Jean-Paul Brighelli : "Le niveau a baissé."

Midi-Libre, 26/11/2004

Jean-Paul Brighelli est Normalien, agrégé de lettres, auteur de nombreux ouvrages scolaires, essais, romans. Professeur de Lettres à Montpellier, il fait partie de l'association nationale "Sauver les lettres" (www.sauv.net)

- Faut-il défendre l'orthographe ?
- Bien sûr, parce que l'orthographe fait partie de notre patrimoine. Dire qu'elle n'a aucune importance, c'est priver ceux qui ont le moins accès à ce patrimoine de toute chance d'y parvenir. C'est couper un peuple de son Histoire, de sa mémoire !
Sous l'influence des nouveaux pédagogues et "didacticiens", l'école a renoncé à jouer son rôle d'intégration, à pallier les insuffisances sociales et familiales. Quand j'étais à Normale Sup', 5% des élèves étaient issus de milieux modestes, et c'était déjà bien peu. Aujourd'hui, moins de 0,5%. Nous sommes devant un monde d'héritiers. L'éducation ne favorise plus la promotion.
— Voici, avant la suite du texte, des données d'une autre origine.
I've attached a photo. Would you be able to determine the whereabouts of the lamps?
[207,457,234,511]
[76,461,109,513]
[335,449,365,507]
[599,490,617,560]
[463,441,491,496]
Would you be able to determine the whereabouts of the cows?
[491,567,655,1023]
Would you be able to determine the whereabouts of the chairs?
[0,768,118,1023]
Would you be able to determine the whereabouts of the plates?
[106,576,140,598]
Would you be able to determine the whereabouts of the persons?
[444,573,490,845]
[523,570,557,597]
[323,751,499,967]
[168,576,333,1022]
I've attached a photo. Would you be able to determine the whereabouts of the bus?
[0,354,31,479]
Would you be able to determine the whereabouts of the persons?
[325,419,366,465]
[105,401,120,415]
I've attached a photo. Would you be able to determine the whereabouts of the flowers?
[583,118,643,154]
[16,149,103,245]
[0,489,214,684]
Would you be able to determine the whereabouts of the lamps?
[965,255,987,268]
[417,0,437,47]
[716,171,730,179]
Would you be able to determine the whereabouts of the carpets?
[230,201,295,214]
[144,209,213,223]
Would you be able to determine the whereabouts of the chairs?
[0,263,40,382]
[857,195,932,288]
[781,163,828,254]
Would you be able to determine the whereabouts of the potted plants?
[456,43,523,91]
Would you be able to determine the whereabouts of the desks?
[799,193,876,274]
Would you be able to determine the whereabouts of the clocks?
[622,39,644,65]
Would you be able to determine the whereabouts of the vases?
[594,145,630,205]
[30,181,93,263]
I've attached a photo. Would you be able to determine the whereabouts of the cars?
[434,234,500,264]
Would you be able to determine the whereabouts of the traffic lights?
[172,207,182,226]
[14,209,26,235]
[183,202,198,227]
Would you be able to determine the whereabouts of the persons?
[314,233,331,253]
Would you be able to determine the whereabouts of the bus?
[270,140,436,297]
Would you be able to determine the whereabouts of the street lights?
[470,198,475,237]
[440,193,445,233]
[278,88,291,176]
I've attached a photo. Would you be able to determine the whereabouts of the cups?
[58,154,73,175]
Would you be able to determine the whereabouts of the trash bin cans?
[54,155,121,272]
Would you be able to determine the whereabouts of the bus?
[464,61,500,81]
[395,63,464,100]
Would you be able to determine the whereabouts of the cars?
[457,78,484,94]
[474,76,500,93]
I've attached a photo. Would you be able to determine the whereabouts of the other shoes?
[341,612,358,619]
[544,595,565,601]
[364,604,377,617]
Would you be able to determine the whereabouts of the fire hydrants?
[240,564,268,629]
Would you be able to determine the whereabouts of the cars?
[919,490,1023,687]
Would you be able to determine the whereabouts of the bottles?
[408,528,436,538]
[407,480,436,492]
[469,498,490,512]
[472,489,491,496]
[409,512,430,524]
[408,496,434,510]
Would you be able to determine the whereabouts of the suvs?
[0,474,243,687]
- Que reprochez-vous aux méthodes pédagogiques dominantes ?
- Au prétexte qu'il ne faudrait pas que les enseignants exercent de pouvoir sur les enfants, l'école a renoncé à toute pédagogie coercitive.
Ce qu'on fait à nos enfants, on ne le ferait pas à une bête. L'enfant, c'est "celui qui ne parle pas". Croire qu'il peut "produire" un texte spontanément sans avoir effectué les apprentissages de base de la langue est une imposture d'inspiration rousseauiste.
La gauche, en renonçant à combattre l'inégalité devant la langue, a détruit le système éducatif français qui était l'un des meilleurs du monde. Aujourd'hui le niveau a baissé dramatiquement et, dans les comparaisons internationales, nous sommes devenu un pays de 15ème ordre. L'explosion de l'édition parascolaire se nourrit des ratés du système scolaire, entretenant l'angoisse chez les élèves et les parents.
Un modèle, c'est ce que l'on peut casser pour être libre. Encore faut-il apprendre à le dominer. Sinon, on se résigne à ne pas former des citoyens mais des consommateurs dont une bonne partie du cerveau restera disponible pour Coca Cola, comme dit le pédégé de TF1.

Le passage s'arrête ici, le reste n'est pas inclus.